[Your objective] Write out, unchanged, every line from the one containing "Gazing at this" up to and including the one containing "6.82 metres".

─── Data excerpts ───

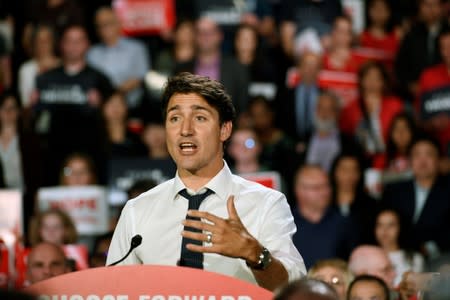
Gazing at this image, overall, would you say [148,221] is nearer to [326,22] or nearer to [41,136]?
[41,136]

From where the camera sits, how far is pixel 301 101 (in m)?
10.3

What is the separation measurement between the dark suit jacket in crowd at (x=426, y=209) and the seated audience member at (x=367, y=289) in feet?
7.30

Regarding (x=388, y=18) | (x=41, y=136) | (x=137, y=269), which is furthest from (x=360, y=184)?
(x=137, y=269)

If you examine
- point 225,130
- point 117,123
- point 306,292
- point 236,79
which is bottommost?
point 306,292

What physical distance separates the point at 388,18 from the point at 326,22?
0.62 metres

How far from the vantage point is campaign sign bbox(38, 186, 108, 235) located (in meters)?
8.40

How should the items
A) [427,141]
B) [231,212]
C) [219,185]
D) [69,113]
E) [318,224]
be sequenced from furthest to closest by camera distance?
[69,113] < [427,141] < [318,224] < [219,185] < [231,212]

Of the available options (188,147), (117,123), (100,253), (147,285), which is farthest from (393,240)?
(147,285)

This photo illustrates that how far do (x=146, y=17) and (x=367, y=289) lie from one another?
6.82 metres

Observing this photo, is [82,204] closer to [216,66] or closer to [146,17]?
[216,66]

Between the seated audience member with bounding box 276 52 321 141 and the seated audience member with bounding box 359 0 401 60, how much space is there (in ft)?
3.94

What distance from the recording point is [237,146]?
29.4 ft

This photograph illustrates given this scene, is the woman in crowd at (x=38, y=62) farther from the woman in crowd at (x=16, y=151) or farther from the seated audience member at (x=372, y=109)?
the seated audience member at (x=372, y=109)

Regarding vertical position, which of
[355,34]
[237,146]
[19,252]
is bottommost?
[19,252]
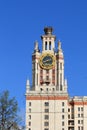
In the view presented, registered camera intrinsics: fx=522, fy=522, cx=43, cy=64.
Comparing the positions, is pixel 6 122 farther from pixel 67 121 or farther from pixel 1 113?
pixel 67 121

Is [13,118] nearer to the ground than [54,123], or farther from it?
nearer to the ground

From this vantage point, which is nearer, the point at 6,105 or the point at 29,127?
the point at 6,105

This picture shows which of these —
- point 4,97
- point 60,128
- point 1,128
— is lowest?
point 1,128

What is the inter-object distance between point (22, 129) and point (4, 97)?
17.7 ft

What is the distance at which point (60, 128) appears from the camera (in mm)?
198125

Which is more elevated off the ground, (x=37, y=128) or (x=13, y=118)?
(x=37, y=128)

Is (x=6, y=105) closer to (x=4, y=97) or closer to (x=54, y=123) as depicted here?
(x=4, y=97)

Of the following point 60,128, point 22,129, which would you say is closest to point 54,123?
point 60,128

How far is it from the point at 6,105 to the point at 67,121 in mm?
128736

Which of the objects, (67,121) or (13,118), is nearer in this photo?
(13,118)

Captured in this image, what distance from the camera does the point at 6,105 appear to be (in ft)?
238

───
─── Data excerpts ───

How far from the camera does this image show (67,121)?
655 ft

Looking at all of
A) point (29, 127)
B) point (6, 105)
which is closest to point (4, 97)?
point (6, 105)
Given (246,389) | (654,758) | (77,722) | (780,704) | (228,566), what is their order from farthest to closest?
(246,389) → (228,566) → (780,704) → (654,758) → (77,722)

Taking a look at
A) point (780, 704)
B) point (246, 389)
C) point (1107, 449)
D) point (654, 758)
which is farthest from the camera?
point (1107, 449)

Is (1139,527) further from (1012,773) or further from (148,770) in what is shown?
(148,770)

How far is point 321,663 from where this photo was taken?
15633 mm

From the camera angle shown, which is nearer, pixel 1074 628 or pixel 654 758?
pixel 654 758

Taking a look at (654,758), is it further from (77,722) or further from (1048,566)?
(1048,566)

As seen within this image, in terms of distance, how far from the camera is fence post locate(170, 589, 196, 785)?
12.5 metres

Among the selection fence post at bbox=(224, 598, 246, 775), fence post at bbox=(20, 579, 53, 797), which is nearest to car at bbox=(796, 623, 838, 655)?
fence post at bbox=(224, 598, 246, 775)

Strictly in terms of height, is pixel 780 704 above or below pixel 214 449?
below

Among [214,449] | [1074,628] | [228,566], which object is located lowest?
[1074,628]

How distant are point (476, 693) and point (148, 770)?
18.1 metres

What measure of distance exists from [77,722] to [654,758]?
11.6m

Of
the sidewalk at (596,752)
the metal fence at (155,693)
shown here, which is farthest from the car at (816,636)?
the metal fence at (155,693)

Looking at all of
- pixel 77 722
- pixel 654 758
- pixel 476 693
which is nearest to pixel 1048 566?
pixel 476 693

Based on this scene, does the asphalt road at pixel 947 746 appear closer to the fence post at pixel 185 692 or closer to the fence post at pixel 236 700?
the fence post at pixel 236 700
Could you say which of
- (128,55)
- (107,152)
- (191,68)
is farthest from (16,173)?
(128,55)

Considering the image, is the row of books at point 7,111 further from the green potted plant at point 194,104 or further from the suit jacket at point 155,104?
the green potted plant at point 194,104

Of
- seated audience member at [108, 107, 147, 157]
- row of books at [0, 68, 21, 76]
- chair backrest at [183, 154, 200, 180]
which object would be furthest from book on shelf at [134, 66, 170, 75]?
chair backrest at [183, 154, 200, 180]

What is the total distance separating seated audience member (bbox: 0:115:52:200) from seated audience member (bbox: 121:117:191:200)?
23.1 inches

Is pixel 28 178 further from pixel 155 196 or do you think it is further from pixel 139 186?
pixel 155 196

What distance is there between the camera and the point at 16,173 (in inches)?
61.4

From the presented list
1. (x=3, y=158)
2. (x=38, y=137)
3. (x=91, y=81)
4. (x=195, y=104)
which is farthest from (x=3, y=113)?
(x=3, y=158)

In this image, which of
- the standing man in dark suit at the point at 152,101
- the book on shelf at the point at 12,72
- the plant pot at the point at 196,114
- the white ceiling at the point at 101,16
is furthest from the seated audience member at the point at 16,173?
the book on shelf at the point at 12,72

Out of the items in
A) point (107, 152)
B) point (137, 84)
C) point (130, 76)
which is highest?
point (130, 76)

───

[Full response]
Gazing at this image, overall, would you say [148,221] is nearer to [326,22] or nearer to [41,136]?
[41,136]

From where the camera sits, how far is pixel 301 101 (in m)?
10.3

What is the separation measurement between the dark suit jacket in crowd at (x=426, y=209) and the seated audience member at (x=367, y=289) in feet?
7.30

Regarding (x=388, y=18) | (x=41, y=136) | (x=137, y=269), which is furthest from (x=360, y=184)?
(x=137, y=269)

If you examine
- point 225,130
- point 117,123
- point 306,292
- point 236,79
which is bottommost?
point 306,292

What physical distance separates the point at 388,18 from the point at 326,22?
0.62 metres

How far from the vantage point is campaign sign bbox(38, 186, 108, 235) located (in meters)?
8.40

How should the items
A) [427,141]
B) [231,212]
C) [219,185]
D) [69,113]
E) [318,224]
be sequenced from furthest to closest by camera distance?
[69,113] < [427,141] < [318,224] < [219,185] < [231,212]

Of the available options (188,147), (117,123), (100,253), (147,285), which is farthest from (393,240)?
(147,285)

This photo illustrates that how far do (x=146, y=17) and (x=367, y=289) lie from one another?
6.82 metres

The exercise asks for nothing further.